Biogen is charging approximately $56,000 for a year’s worth of doses, so given that there are 30 million Alzheimer’s patients worldwide — 1 million to 2 million of them in the U.S. alone — Aduhelm need not achieve significant market penetration to be a winner. Yet despite its sizable potential market, there are three less-discussed reasons why sales of the drug may still fall short of expectations.
Long infusion times
Aduhelm must be administered to patients via one-hour monthly infusions. Because this is a recurrent intravenous (IV) therapy, patients will have two options: Have an IV placed every time they go for treatment, or undergo placement of an infusion port — a device implanted under the skin to which medical professionals can easily and rapidly attach a new IV. Getting an infusion port often requires a separate visit to the hospital for placement by a specialist, sometimes under sedation.
Beyond the fact that the need for IV access will be an issue for patients, there’s also the question of where those treatments will take place. Infusion centers are not designed for the memory care patient population, and local neurology offices are unlikely to be financially prepared to stockpile doses of such an expensive treatment.
Home visits by skilled nurses are one potential option. A few years ago, a pilot program in Australia tested in-home infusions for patients receiving another Biogen drug, Tysabri. That test proved successful, but such a solution would be more time-intensive in terms of medical personnel.
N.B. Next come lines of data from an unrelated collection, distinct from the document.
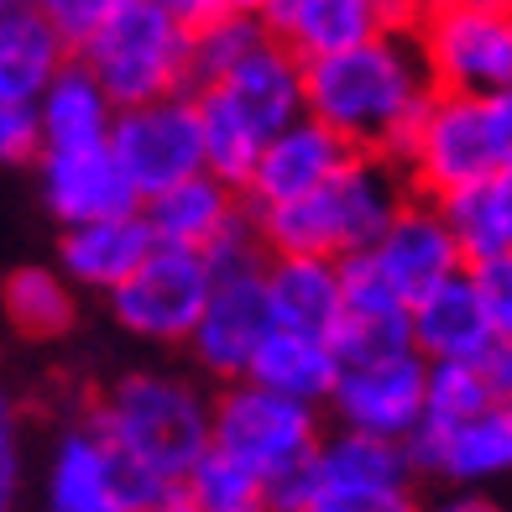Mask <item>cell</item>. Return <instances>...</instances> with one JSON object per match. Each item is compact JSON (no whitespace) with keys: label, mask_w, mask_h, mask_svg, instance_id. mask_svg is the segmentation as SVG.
Segmentation results:
<instances>
[{"label":"cell","mask_w":512,"mask_h":512,"mask_svg":"<svg viewBox=\"0 0 512 512\" xmlns=\"http://www.w3.org/2000/svg\"><path fill=\"white\" fill-rule=\"evenodd\" d=\"M230 11H246V16H267L272 11V0H225Z\"/></svg>","instance_id":"obj_43"},{"label":"cell","mask_w":512,"mask_h":512,"mask_svg":"<svg viewBox=\"0 0 512 512\" xmlns=\"http://www.w3.org/2000/svg\"><path fill=\"white\" fill-rule=\"evenodd\" d=\"M434 6H445V0H387V11H392V21L398 27H418Z\"/></svg>","instance_id":"obj_40"},{"label":"cell","mask_w":512,"mask_h":512,"mask_svg":"<svg viewBox=\"0 0 512 512\" xmlns=\"http://www.w3.org/2000/svg\"><path fill=\"white\" fill-rule=\"evenodd\" d=\"M267 37H272L267 16H246V11H220L215 21L194 27V89L220 84L230 68H241Z\"/></svg>","instance_id":"obj_29"},{"label":"cell","mask_w":512,"mask_h":512,"mask_svg":"<svg viewBox=\"0 0 512 512\" xmlns=\"http://www.w3.org/2000/svg\"><path fill=\"white\" fill-rule=\"evenodd\" d=\"M215 445L241 455L262 481L288 465H304L324 445V424L314 403H298L288 392H272L251 377L220 382L215 392Z\"/></svg>","instance_id":"obj_8"},{"label":"cell","mask_w":512,"mask_h":512,"mask_svg":"<svg viewBox=\"0 0 512 512\" xmlns=\"http://www.w3.org/2000/svg\"><path fill=\"white\" fill-rule=\"evenodd\" d=\"M110 152L126 168V178L136 183L142 199H152L162 189H173V183H183L189 173L209 168L194 89L147 100V105H121L115 131H110Z\"/></svg>","instance_id":"obj_10"},{"label":"cell","mask_w":512,"mask_h":512,"mask_svg":"<svg viewBox=\"0 0 512 512\" xmlns=\"http://www.w3.org/2000/svg\"><path fill=\"white\" fill-rule=\"evenodd\" d=\"M42 110L37 100H0V157L6 162H37L42 157Z\"/></svg>","instance_id":"obj_34"},{"label":"cell","mask_w":512,"mask_h":512,"mask_svg":"<svg viewBox=\"0 0 512 512\" xmlns=\"http://www.w3.org/2000/svg\"><path fill=\"white\" fill-rule=\"evenodd\" d=\"M371 256L387 267V277L408 298H424L429 288L460 277L465 262H471L460 236H455V225H450V215H445V204L424 199V194H413L398 209V220L382 230V241L371 246Z\"/></svg>","instance_id":"obj_16"},{"label":"cell","mask_w":512,"mask_h":512,"mask_svg":"<svg viewBox=\"0 0 512 512\" xmlns=\"http://www.w3.org/2000/svg\"><path fill=\"white\" fill-rule=\"evenodd\" d=\"M142 215L152 220L157 241L209 251L225 230H236L251 215V204H246V189H236V183H225L220 173L199 168L183 183H173V189L142 199Z\"/></svg>","instance_id":"obj_18"},{"label":"cell","mask_w":512,"mask_h":512,"mask_svg":"<svg viewBox=\"0 0 512 512\" xmlns=\"http://www.w3.org/2000/svg\"><path fill=\"white\" fill-rule=\"evenodd\" d=\"M100 512H142V507H131V502H115V507H100Z\"/></svg>","instance_id":"obj_44"},{"label":"cell","mask_w":512,"mask_h":512,"mask_svg":"<svg viewBox=\"0 0 512 512\" xmlns=\"http://www.w3.org/2000/svg\"><path fill=\"white\" fill-rule=\"evenodd\" d=\"M42 497H48V512H100L121 502V455L89 418L58 434Z\"/></svg>","instance_id":"obj_22"},{"label":"cell","mask_w":512,"mask_h":512,"mask_svg":"<svg viewBox=\"0 0 512 512\" xmlns=\"http://www.w3.org/2000/svg\"><path fill=\"white\" fill-rule=\"evenodd\" d=\"M0 304H6V319L16 335L27 340H58L74 330V283H68L63 267H16L6 272V293H0Z\"/></svg>","instance_id":"obj_27"},{"label":"cell","mask_w":512,"mask_h":512,"mask_svg":"<svg viewBox=\"0 0 512 512\" xmlns=\"http://www.w3.org/2000/svg\"><path fill=\"white\" fill-rule=\"evenodd\" d=\"M408 199L413 183L398 157L351 152V162L324 189L272 209H251V220L272 256H351L377 246Z\"/></svg>","instance_id":"obj_2"},{"label":"cell","mask_w":512,"mask_h":512,"mask_svg":"<svg viewBox=\"0 0 512 512\" xmlns=\"http://www.w3.org/2000/svg\"><path fill=\"white\" fill-rule=\"evenodd\" d=\"M79 58L115 95V105H147L194 89V27H183L157 0H121Z\"/></svg>","instance_id":"obj_6"},{"label":"cell","mask_w":512,"mask_h":512,"mask_svg":"<svg viewBox=\"0 0 512 512\" xmlns=\"http://www.w3.org/2000/svg\"><path fill=\"white\" fill-rule=\"evenodd\" d=\"M398 162L413 183V194L424 199H450L460 189H471V183L492 178L497 168H507L512 162L507 89H497V95L439 89Z\"/></svg>","instance_id":"obj_5"},{"label":"cell","mask_w":512,"mask_h":512,"mask_svg":"<svg viewBox=\"0 0 512 512\" xmlns=\"http://www.w3.org/2000/svg\"><path fill=\"white\" fill-rule=\"evenodd\" d=\"M32 6L48 16L53 27L74 42V48H84V42L115 16V6H121V0H32Z\"/></svg>","instance_id":"obj_35"},{"label":"cell","mask_w":512,"mask_h":512,"mask_svg":"<svg viewBox=\"0 0 512 512\" xmlns=\"http://www.w3.org/2000/svg\"><path fill=\"white\" fill-rule=\"evenodd\" d=\"M314 460H319L324 486H413L418 481L408 439H387V434H366L345 424H335V434H324Z\"/></svg>","instance_id":"obj_26"},{"label":"cell","mask_w":512,"mask_h":512,"mask_svg":"<svg viewBox=\"0 0 512 512\" xmlns=\"http://www.w3.org/2000/svg\"><path fill=\"white\" fill-rule=\"evenodd\" d=\"M152 246H157L152 220L142 215V209H126V215L63 225V236H58V267L68 272V283H74V288L115 293L136 267L147 262Z\"/></svg>","instance_id":"obj_17"},{"label":"cell","mask_w":512,"mask_h":512,"mask_svg":"<svg viewBox=\"0 0 512 512\" xmlns=\"http://www.w3.org/2000/svg\"><path fill=\"white\" fill-rule=\"evenodd\" d=\"M324 497V476H319V460H304V465H288L267 481V507L277 512H309L314 502Z\"/></svg>","instance_id":"obj_36"},{"label":"cell","mask_w":512,"mask_h":512,"mask_svg":"<svg viewBox=\"0 0 512 512\" xmlns=\"http://www.w3.org/2000/svg\"><path fill=\"white\" fill-rule=\"evenodd\" d=\"M0 486H6V497H11V486H16V471H21V460H16V434L6 429V445H0Z\"/></svg>","instance_id":"obj_41"},{"label":"cell","mask_w":512,"mask_h":512,"mask_svg":"<svg viewBox=\"0 0 512 512\" xmlns=\"http://www.w3.org/2000/svg\"><path fill=\"white\" fill-rule=\"evenodd\" d=\"M74 42H68L32 0H6L0 11V100H42L68 63H74Z\"/></svg>","instance_id":"obj_20"},{"label":"cell","mask_w":512,"mask_h":512,"mask_svg":"<svg viewBox=\"0 0 512 512\" xmlns=\"http://www.w3.org/2000/svg\"><path fill=\"white\" fill-rule=\"evenodd\" d=\"M502 6H512V0H502Z\"/></svg>","instance_id":"obj_48"},{"label":"cell","mask_w":512,"mask_h":512,"mask_svg":"<svg viewBox=\"0 0 512 512\" xmlns=\"http://www.w3.org/2000/svg\"><path fill=\"white\" fill-rule=\"evenodd\" d=\"M267 293L283 330L304 335H340L345 324V267L340 256H272Z\"/></svg>","instance_id":"obj_21"},{"label":"cell","mask_w":512,"mask_h":512,"mask_svg":"<svg viewBox=\"0 0 512 512\" xmlns=\"http://www.w3.org/2000/svg\"><path fill=\"white\" fill-rule=\"evenodd\" d=\"M84 418L121 460L162 481H183L215 445V392H204L183 371H121Z\"/></svg>","instance_id":"obj_3"},{"label":"cell","mask_w":512,"mask_h":512,"mask_svg":"<svg viewBox=\"0 0 512 512\" xmlns=\"http://www.w3.org/2000/svg\"><path fill=\"white\" fill-rule=\"evenodd\" d=\"M199 100V126H204V162L209 173L246 189L262 147L298 115H309V89H304V58L283 37H267L241 68H230L220 84L194 89Z\"/></svg>","instance_id":"obj_4"},{"label":"cell","mask_w":512,"mask_h":512,"mask_svg":"<svg viewBox=\"0 0 512 512\" xmlns=\"http://www.w3.org/2000/svg\"><path fill=\"white\" fill-rule=\"evenodd\" d=\"M157 6L168 16H178L183 27H204V21H215L220 11H230L225 0H157Z\"/></svg>","instance_id":"obj_38"},{"label":"cell","mask_w":512,"mask_h":512,"mask_svg":"<svg viewBox=\"0 0 512 512\" xmlns=\"http://www.w3.org/2000/svg\"><path fill=\"white\" fill-rule=\"evenodd\" d=\"M424 512H507V507H502V502H492V497H481L476 486H455L450 497L429 502Z\"/></svg>","instance_id":"obj_37"},{"label":"cell","mask_w":512,"mask_h":512,"mask_svg":"<svg viewBox=\"0 0 512 512\" xmlns=\"http://www.w3.org/2000/svg\"><path fill=\"white\" fill-rule=\"evenodd\" d=\"M445 204V215L455 225V236L465 246V256H497V251H512V162L497 168L492 178L460 189Z\"/></svg>","instance_id":"obj_28"},{"label":"cell","mask_w":512,"mask_h":512,"mask_svg":"<svg viewBox=\"0 0 512 512\" xmlns=\"http://www.w3.org/2000/svg\"><path fill=\"white\" fill-rule=\"evenodd\" d=\"M277 330V314H272V293H267V267H251V272H225L215 277V293L194 324V335L183 351L194 356V366L215 382H236L251 371L262 340Z\"/></svg>","instance_id":"obj_12"},{"label":"cell","mask_w":512,"mask_h":512,"mask_svg":"<svg viewBox=\"0 0 512 512\" xmlns=\"http://www.w3.org/2000/svg\"><path fill=\"white\" fill-rule=\"evenodd\" d=\"M267 27L309 63L356 48V42L398 27V21H392L387 0H272Z\"/></svg>","instance_id":"obj_19"},{"label":"cell","mask_w":512,"mask_h":512,"mask_svg":"<svg viewBox=\"0 0 512 512\" xmlns=\"http://www.w3.org/2000/svg\"><path fill=\"white\" fill-rule=\"evenodd\" d=\"M481 366H486V377H492L497 398L507 403V398H512V340H497L492 351L481 356Z\"/></svg>","instance_id":"obj_39"},{"label":"cell","mask_w":512,"mask_h":512,"mask_svg":"<svg viewBox=\"0 0 512 512\" xmlns=\"http://www.w3.org/2000/svg\"><path fill=\"white\" fill-rule=\"evenodd\" d=\"M408 455L418 465V476H439L450 486H481L512 476V413L507 403L486 408L460 424H418L408 434Z\"/></svg>","instance_id":"obj_15"},{"label":"cell","mask_w":512,"mask_h":512,"mask_svg":"<svg viewBox=\"0 0 512 512\" xmlns=\"http://www.w3.org/2000/svg\"><path fill=\"white\" fill-rule=\"evenodd\" d=\"M413 345L429 361H481L497 345V330L465 272L413 298Z\"/></svg>","instance_id":"obj_23"},{"label":"cell","mask_w":512,"mask_h":512,"mask_svg":"<svg viewBox=\"0 0 512 512\" xmlns=\"http://www.w3.org/2000/svg\"><path fill=\"white\" fill-rule=\"evenodd\" d=\"M340 371H345V356L330 335H304V330H283V324H277L262 340V351H256L246 377L272 387V392H288L298 403L330 408Z\"/></svg>","instance_id":"obj_24"},{"label":"cell","mask_w":512,"mask_h":512,"mask_svg":"<svg viewBox=\"0 0 512 512\" xmlns=\"http://www.w3.org/2000/svg\"><path fill=\"white\" fill-rule=\"evenodd\" d=\"M507 413H512V398H507Z\"/></svg>","instance_id":"obj_47"},{"label":"cell","mask_w":512,"mask_h":512,"mask_svg":"<svg viewBox=\"0 0 512 512\" xmlns=\"http://www.w3.org/2000/svg\"><path fill=\"white\" fill-rule=\"evenodd\" d=\"M309 512H424L413 486H324Z\"/></svg>","instance_id":"obj_33"},{"label":"cell","mask_w":512,"mask_h":512,"mask_svg":"<svg viewBox=\"0 0 512 512\" xmlns=\"http://www.w3.org/2000/svg\"><path fill=\"white\" fill-rule=\"evenodd\" d=\"M37 110H42V142L48 147H100V142H110L115 115H121L115 95L89 74V63L79 53L48 89H42Z\"/></svg>","instance_id":"obj_25"},{"label":"cell","mask_w":512,"mask_h":512,"mask_svg":"<svg viewBox=\"0 0 512 512\" xmlns=\"http://www.w3.org/2000/svg\"><path fill=\"white\" fill-rule=\"evenodd\" d=\"M152 512H199V502L189 497V486H173V492L162 497V502H157Z\"/></svg>","instance_id":"obj_42"},{"label":"cell","mask_w":512,"mask_h":512,"mask_svg":"<svg viewBox=\"0 0 512 512\" xmlns=\"http://www.w3.org/2000/svg\"><path fill=\"white\" fill-rule=\"evenodd\" d=\"M37 189L58 225H84L105 215L142 209V194L115 162L110 142L100 147H48L37 157Z\"/></svg>","instance_id":"obj_13"},{"label":"cell","mask_w":512,"mask_h":512,"mask_svg":"<svg viewBox=\"0 0 512 512\" xmlns=\"http://www.w3.org/2000/svg\"><path fill=\"white\" fill-rule=\"evenodd\" d=\"M507 136H512V89H507Z\"/></svg>","instance_id":"obj_46"},{"label":"cell","mask_w":512,"mask_h":512,"mask_svg":"<svg viewBox=\"0 0 512 512\" xmlns=\"http://www.w3.org/2000/svg\"><path fill=\"white\" fill-rule=\"evenodd\" d=\"M351 142L324 126L319 115H298L293 126H283L262 147L256 168L246 178V204L251 209H272V204H288V199H304L314 189H324L345 162H351Z\"/></svg>","instance_id":"obj_14"},{"label":"cell","mask_w":512,"mask_h":512,"mask_svg":"<svg viewBox=\"0 0 512 512\" xmlns=\"http://www.w3.org/2000/svg\"><path fill=\"white\" fill-rule=\"evenodd\" d=\"M304 89H309V115L335 126L356 152H387V157H403L418 121L439 95L413 27H387L345 53L309 58Z\"/></svg>","instance_id":"obj_1"},{"label":"cell","mask_w":512,"mask_h":512,"mask_svg":"<svg viewBox=\"0 0 512 512\" xmlns=\"http://www.w3.org/2000/svg\"><path fill=\"white\" fill-rule=\"evenodd\" d=\"M209 293H215V267H209V256L199 246L157 241L147 251V262L136 267L115 293H105V304H110V319L136 340L189 345Z\"/></svg>","instance_id":"obj_7"},{"label":"cell","mask_w":512,"mask_h":512,"mask_svg":"<svg viewBox=\"0 0 512 512\" xmlns=\"http://www.w3.org/2000/svg\"><path fill=\"white\" fill-rule=\"evenodd\" d=\"M330 413L345 429L408 439L429 413V356L418 351V345H408V351L345 361L340 382H335V398H330Z\"/></svg>","instance_id":"obj_11"},{"label":"cell","mask_w":512,"mask_h":512,"mask_svg":"<svg viewBox=\"0 0 512 512\" xmlns=\"http://www.w3.org/2000/svg\"><path fill=\"white\" fill-rule=\"evenodd\" d=\"M497 403L502 398L481 361H429V424H460Z\"/></svg>","instance_id":"obj_31"},{"label":"cell","mask_w":512,"mask_h":512,"mask_svg":"<svg viewBox=\"0 0 512 512\" xmlns=\"http://www.w3.org/2000/svg\"><path fill=\"white\" fill-rule=\"evenodd\" d=\"M465 277L481 298L486 319H492L497 340H512V251H497V256H471L465 262Z\"/></svg>","instance_id":"obj_32"},{"label":"cell","mask_w":512,"mask_h":512,"mask_svg":"<svg viewBox=\"0 0 512 512\" xmlns=\"http://www.w3.org/2000/svg\"><path fill=\"white\" fill-rule=\"evenodd\" d=\"M183 486H189V497L199 502V512H236V507L267 502V481L256 476L241 455H230L220 445H209L199 455V465L183 476Z\"/></svg>","instance_id":"obj_30"},{"label":"cell","mask_w":512,"mask_h":512,"mask_svg":"<svg viewBox=\"0 0 512 512\" xmlns=\"http://www.w3.org/2000/svg\"><path fill=\"white\" fill-rule=\"evenodd\" d=\"M236 512H277V507H267V502H256V507H236Z\"/></svg>","instance_id":"obj_45"},{"label":"cell","mask_w":512,"mask_h":512,"mask_svg":"<svg viewBox=\"0 0 512 512\" xmlns=\"http://www.w3.org/2000/svg\"><path fill=\"white\" fill-rule=\"evenodd\" d=\"M439 89H512V6L502 0H445L413 27Z\"/></svg>","instance_id":"obj_9"}]
</instances>
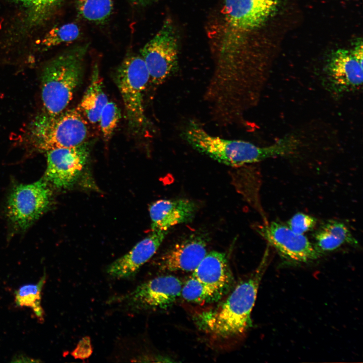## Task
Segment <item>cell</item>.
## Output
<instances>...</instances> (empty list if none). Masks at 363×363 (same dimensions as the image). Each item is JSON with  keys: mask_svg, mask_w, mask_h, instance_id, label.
Returning a JSON list of instances; mask_svg holds the SVG:
<instances>
[{"mask_svg": "<svg viewBox=\"0 0 363 363\" xmlns=\"http://www.w3.org/2000/svg\"><path fill=\"white\" fill-rule=\"evenodd\" d=\"M182 137L198 152L233 167L292 153L298 144V141L290 136L266 147L243 140L225 139L211 135L195 120H191L187 124L182 132Z\"/></svg>", "mask_w": 363, "mask_h": 363, "instance_id": "obj_1", "label": "cell"}, {"mask_svg": "<svg viewBox=\"0 0 363 363\" xmlns=\"http://www.w3.org/2000/svg\"><path fill=\"white\" fill-rule=\"evenodd\" d=\"M267 258L265 255L254 273L239 282L217 310L201 314L199 323L202 328L217 337L226 339L240 336L252 326L251 312Z\"/></svg>", "mask_w": 363, "mask_h": 363, "instance_id": "obj_2", "label": "cell"}, {"mask_svg": "<svg viewBox=\"0 0 363 363\" xmlns=\"http://www.w3.org/2000/svg\"><path fill=\"white\" fill-rule=\"evenodd\" d=\"M88 44L78 45L49 61L41 76L43 112L55 116L65 110L80 85Z\"/></svg>", "mask_w": 363, "mask_h": 363, "instance_id": "obj_3", "label": "cell"}, {"mask_svg": "<svg viewBox=\"0 0 363 363\" xmlns=\"http://www.w3.org/2000/svg\"><path fill=\"white\" fill-rule=\"evenodd\" d=\"M88 135L86 120L77 107L55 116L42 112L35 118L28 131L31 145L46 152L80 145L85 142Z\"/></svg>", "mask_w": 363, "mask_h": 363, "instance_id": "obj_4", "label": "cell"}, {"mask_svg": "<svg viewBox=\"0 0 363 363\" xmlns=\"http://www.w3.org/2000/svg\"><path fill=\"white\" fill-rule=\"evenodd\" d=\"M115 81L130 127L135 132H141L146 126L144 95L150 81L148 70L141 56L132 54L126 57L116 71Z\"/></svg>", "mask_w": 363, "mask_h": 363, "instance_id": "obj_5", "label": "cell"}, {"mask_svg": "<svg viewBox=\"0 0 363 363\" xmlns=\"http://www.w3.org/2000/svg\"><path fill=\"white\" fill-rule=\"evenodd\" d=\"M183 284L173 275L160 276L141 283L116 299L125 308L135 312L165 310L181 296Z\"/></svg>", "mask_w": 363, "mask_h": 363, "instance_id": "obj_6", "label": "cell"}, {"mask_svg": "<svg viewBox=\"0 0 363 363\" xmlns=\"http://www.w3.org/2000/svg\"><path fill=\"white\" fill-rule=\"evenodd\" d=\"M150 75V81L161 85L174 74L178 67V45L171 24L166 21L140 50Z\"/></svg>", "mask_w": 363, "mask_h": 363, "instance_id": "obj_7", "label": "cell"}, {"mask_svg": "<svg viewBox=\"0 0 363 363\" xmlns=\"http://www.w3.org/2000/svg\"><path fill=\"white\" fill-rule=\"evenodd\" d=\"M51 197V191L44 179L15 187L7 204V214L12 225L17 230L27 229L48 209Z\"/></svg>", "mask_w": 363, "mask_h": 363, "instance_id": "obj_8", "label": "cell"}, {"mask_svg": "<svg viewBox=\"0 0 363 363\" xmlns=\"http://www.w3.org/2000/svg\"><path fill=\"white\" fill-rule=\"evenodd\" d=\"M362 43L350 49H338L329 56L325 68L327 81L339 93L350 92L362 84Z\"/></svg>", "mask_w": 363, "mask_h": 363, "instance_id": "obj_9", "label": "cell"}, {"mask_svg": "<svg viewBox=\"0 0 363 363\" xmlns=\"http://www.w3.org/2000/svg\"><path fill=\"white\" fill-rule=\"evenodd\" d=\"M89 146L86 142L70 148L46 151L44 180L59 189H68L76 182L88 161Z\"/></svg>", "mask_w": 363, "mask_h": 363, "instance_id": "obj_10", "label": "cell"}, {"mask_svg": "<svg viewBox=\"0 0 363 363\" xmlns=\"http://www.w3.org/2000/svg\"><path fill=\"white\" fill-rule=\"evenodd\" d=\"M209 237L197 231L182 238L164 251L156 262L163 272L194 271L206 255Z\"/></svg>", "mask_w": 363, "mask_h": 363, "instance_id": "obj_11", "label": "cell"}, {"mask_svg": "<svg viewBox=\"0 0 363 363\" xmlns=\"http://www.w3.org/2000/svg\"><path fill=\"white\" fill-rule=\"evenodd\" d=\"M261 233L283 258L296 262H307L321 254L304 234H298L287 225L276 221L262 227Z\"/></svg>", "mask_w": 363, "mask_h": 363, "instance_id": "obj_12", "label": "cell"}, {"mask_svg": "<svg viewBox=\"0 0 363 363\" xmlns=\"http://www.w3.org/2000/svg\"><path fill=\"white\" fill-rule=\"evenodd\" d=\"M282 0H225L224 11L229 25L239 31L254 30L274 16Z\"/></svg>", "mask_w": 363, "mask_h": 363, "instance_id": "obj_13", "label": "cell"}, {"mask_svg": "<svg viewBox=\"0 0 363 363\" xmlns=\"http://www.w3.org/2000/svg\"><path fill=\"white\" fill-rule=\"evenodd\" d=\"M168 232L152 231L127 253L110 264L106 269L107 274L118 279L135 277L141 267L156 253Z\"/></svg>", "mask_w": 363, "mask_h": 363, "instance_id": "obj_14", "label": "cell"}, {"mask_svg": "<svg viewBox=\"0 0 363 363\" xmlns=\"http://www.w3.org/2000/svg\"><path fill=\"white\" fill-rule=\"evenodd\" d=\"M199 206L187 198L161 199L149 206L152 231H168L171 227L193 221Z\"/></svg>", "mask_w": 363, "mask_h": 363, "instance_id": "obj_15", "label": "cell"}, {"mask_svg": "<svg viewBox=\"0 0 363 363\" xmlns=\"http://www.w3.org/2000/svg\"><path fill=\"white\" fill-rule=\"evenodd\" d=\"M192 274L222 295L229 290L233 281L226 256L218 251L207 253Z\"/></svg>", "mask_w": 363, "mask_h": 363, "instance_id": "obj_16", "label": "cell"}, {"mask_svg": "<svg viewBox=\"0 0 363 363\" xmlns=\"http://www.w3.org/2000/svg\"><path fill=\"white\" fill-rule=\"evenodd\" d=\"M108 101L98 65L95 64L91 82L77 108L89 123L94 124L98 123L101 112Z\"/></svg>", "mask_w": 363, "mask_h": 363, "instance_id": "obj_17", "label": "cell"}, {"mask_svg": "<svg viewBox=\"0 0 363 363\" xmlns=\"http://www.w3.org/2000/svg\"><path fill=\"white\" fill-rule=\"evenodd\" d=\"M314 238V246L320 254L335 250L345 244H357L347 226L334 220L323 223L315 232Z\"/></svg>", "mask_w": 363, "mask_h": 363, "instance_id": "obj_18", "label": "cell"}, {"mask_svg": "<svg viewBox=\"0 0 363 363\" xmlns=\"http://www.w3.org/2000/svg\"><path fill=\"white\" fill-rule=\"evenodd\" d=\"M22 11L27 26L36 27L44 23L64 0H9Z\"/></svg>", "mask_w": 363, "mask_h": 363, "instance_id": "obj_19", "label": "cell"}, {"mask_svg": "<svg viewBox=\"0 0 363 363\" xmlns=\"http://www.w3.org/2000/svg\"><path fill=\"white\" fill-rule=\"evenodd\" d=\"M45 271L37 283L28 284L20 287L14 292L15 301L17 306L29 307L40 320H44V311L41 305V292L46 282Z\"/></svg>", "mask_w": 363, "mask_h": 363, "instance_id": "obj_20", "label": "cell"}, {"mask_svg": "<svg viewBox=\"0 0 363 363\" xmlns=\"http://www.w3.org/2000/svg\"><path fill=\"white\" fill-rule=\"evenodd\" d=\"M181 296L187 301L204 304L216 302L223 295L204 284L192 274L183 283Z\"/></svg>", "mask_w": 363, "mask_h": 363, "instance_id": "obj_21", "label": "cell"}, {"mask_svg": "<svg viewBox=\"0 0 363 363\" xmlns=\"http://www.w3.org/2000/svg\"><path fill=\"white\" fill-rule=\"evenodd\" d=\"M76 2L79 14L91 22L105 21L113 10L112 0H76Z\"/></svg>", "mask_w": 363, "mask_h": 363, "instance_id": "obj_22", "label": "cell"}, {"mask_svg": "<svg viewBox=\"0 0 363 363\" xmlns=\"http://www.w3.org/2000/svg\"><path fill=\"white\" fill-rule=\"evenodd\" d=\"M80 35L79 26L68 23L51 29L41 39L40 44L44 48H49L66 43L74 41Z\"/></svg>", "mask_w": 363, "mask_h": 363, "instance_id": "obj_23", "label": "cell"}, {"mask_svg": "<svg viewBox=\"0 0 363 363\" xmlns=\"http://www.w3.org/2000/svg\"><path fill=\"white\" fill-rule=\"evenodd\" d=\"M120 118V109L114 102L108 101L101 112L98 122L105 141H108L112 136Z\"/></svg>", "mask_w": 363, "mask_h": 363, "instance_id": "obj_24", "label": "cell"}, {"mask_svg": "<svg viewBox=\"0 0 363 363\" xmlns=\"http://www.w3.org/2000/svg\"><path fill=\"white\" fill-rule=\"evenodd\" d=\"M316 223L317 220L315 217L299 212L290 218L287 226L295 233L304 234L313 229Z\"/></svg>", "mask_w": 363, "mask_h": 363, "instance_id": "obj_25", "label": "cell"}, {"mask_svg": "<svg viewBox=\"0 0 363 363\" xmlns=\"http://www.w3.org/2000/svg\"><path fill=\"white\" fill-rule=\"evenodd\" d=\"M92 352V349L89 338H84L80 341L78 346L73 351V355L76 357L86 358Z\"/></svg>", "mask_w": 363, "mask_h": 363, "instance_id": "obj_26", "label": "cell"}, {"mask_svg": "<svg viewBox=\"0 0 363 363\" xmlns=\"http://www.w3.org/2000/svg\"><path fill=\"white\" fill-rule=\"evenodd\" d=\"M131 1L136 4L143 5V4H148V3L153 1L154 0H131Z\"/></svg>", "mask_w": 363, "mask_h": 363, "instance_id": "obj_27", "label": "cell"}]
</instances>
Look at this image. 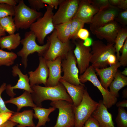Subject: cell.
I'll return each mask as SVG.
<instances>
[{
    "label": "cell",
    "instance_id": "6da1fadb",
    "mask_svg": "<svg viewBox=\"0 0 127 127\" xmlns=\"http://www.w3.org/2000/svg\"><path fill=\"white\" fill-rule=\"evenodd\" d=\"M33 92L31 93L34 103L37 107H42L44 101L64 100L73 103L65 87L60 82L57 86L42 87L35 85L31 87Z\"/></svg>",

A much more palatable option for all parties would be if an intramuscular or subcutaneous shot were to be developed. But there is no indication yet from the companies that they are working on such a version of Aduhelm.
Additional costs of care
While much of the spotlight has been on the price that Biogen is charging for the drug itself, there are additional costs and bottlenecks to be considered. Patients receiving Aduhelm will require multiple advanced imaging scans in their first year of treatment. Among them is an amyloid PET scan, which can detect the buildup of certain plaques thought to play a role in the development of Alzheimer’s disease. And while those scans — which cost approximately $4,000 to $5,000 apiece — can aid in the diagnosis of Alzheimer’s, Medicare and Medicaid don’t currently cover them. (Biogen is publicly advocating for the government health insurance plans to begin covering amyloid PET tests.)
Then there are the MRIs. The FDA labeling for Aduhelm is quite clear that patients should have an MRI before beginning monthly treatments, and again prior to the seventh and 12th doses. This creates added hoops to jump through in terms of getting prior authorization from health insurers, scheduling, and getting to additional appointments. That’s not to mention the financial impact — the minimum cost of a brain MRI is about $1,600, and they can run to upwards of $8,000.
In short, treatment with Aduhelm will carry a lot of extra costs beyond its high sticker price, and those can really add up over time.
Beyond all the hurdles mentioned above, there’s also the potential for adverse events to consider. Amyloid-related imaging abnormalities, or ARIA, are most commonly seen as temporary swellings in areas of the brain. Usually, they resolve over time. Sometimes, they don’t. And sometimes that results in detrimental bleeding in the brain. In clinical trials of aducanumab, ARIA occurred rather frequently — in up to 41% of patients, with 24% of them developing symptoms (most commonly headache, confusion, dizziness, and vision changes). Not only that, but 8% of patients had some form of increased confusion or disorientation — twice the percentage who displayed those symptoms in the placebo arm.
So what happens when a patient develops ARIA? More MRIs. More medical workups for increased confusion. More delays in care. Potentially more hospitalizations and adverse outcomes for patients already at risk of delirium. And likely, discontinuation of the drug.
Biogen stock has soared by over 40% since the FDA approved Aduhelm, adding more than $20 billion to its market cap. But at this point, healthcare investors may want to sit on the sidelines and watch as the situation with this pharma unfolds. Sales of its other drugs are declining. If Biogen is able to get significant numbers of patients onto Aduhelm and maintain them on it, then it could become a long-term winner. But until there’s some clear evidence that the company can do that — or until a version of the treatment that doesn’t require IV infusion is in its pipeline and more real-world data on ARIA is obtained — I’m scratching Biogen from my watch list.